Nulla è cambiato. In merito all’abolizione dell’obbligo di mascherine in alcuni reparti degli ospedali la montagna delle buone intenzioni del ministro Schillaci è crollata. Secondo la nuova ordinanza, entrata in vigore il 1° maggio, l’obbligo di mascherine resta nelle Rsa, nei reparti ospedalieri di malattie infettive e nei pronto soccorso. I pazienti, ospiti e personale sanitario non fanno altro che alzare e abbassare lo strumento di protezione, a seconda dell’ambiente in cui si trovano, senza ovviamente curarsi della continua contaminazione della mascherina.
Niente mascherine nei bar, in mensa e nelle sale di stazionamento degli ospedali Nelle zone in cui non è più obbligatorio l’utilizzo, l’idea è di lasciare una raccomandazione all’uso del dispositivo di protezione se sono presenti anziani, pazienti fragili e immunodepressi, ma in ultima analisi tale decisione spetta ai direttori sanitari degli ospedali, ai direttori medici delle strutture territoriali e ai medici di famiglia e pediatri, nei loro studi e nelle sale d’attesa.
Tuttavia, come riporta il Quotidianosanità.it, in Italia sono ben poche le direzioni sanitarie che hanno avuto il coraggio di seguire alla lettera le indicazioni del ministro Schillaci.
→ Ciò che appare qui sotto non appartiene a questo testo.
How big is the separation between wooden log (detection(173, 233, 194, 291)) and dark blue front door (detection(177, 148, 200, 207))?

Le strutture sanitarie da Nord a Sud stanno applicando l’ordinanza, ma sono molte quelle che stanno adottando un approccio più restrittivo. Negli ambulatori dei medici di famiglia e dei pediatri di libera scelta, il ricorso alla mascherina continua ad essere considerato un baluardo di difesa al quale è meglio non rinunciare. E il Veneto ha deciso di prolungare l’obbligo fino alla fine di maggio. Viene anche citato un lungo elenco di ospedali, tra cui il Policlinico Umberto I di Roma e il Cardarelli di Napoli, in cui nulla è cambiato. In particolare nell’Umberto I una specifica circolare della direzione, successiva alle disposizioni del Ministero, prevede «l’obbligo di uso della mascherina in tutti i servizi di assistenza, dal pronto soccorso, ai reparti di degenza e gli ambulatori. Le mascherine non sono più obbligatorie solo nei corridoi, nelle sale d’aspetto, negli uffici amministrativi e negli ambienti come bar e mense»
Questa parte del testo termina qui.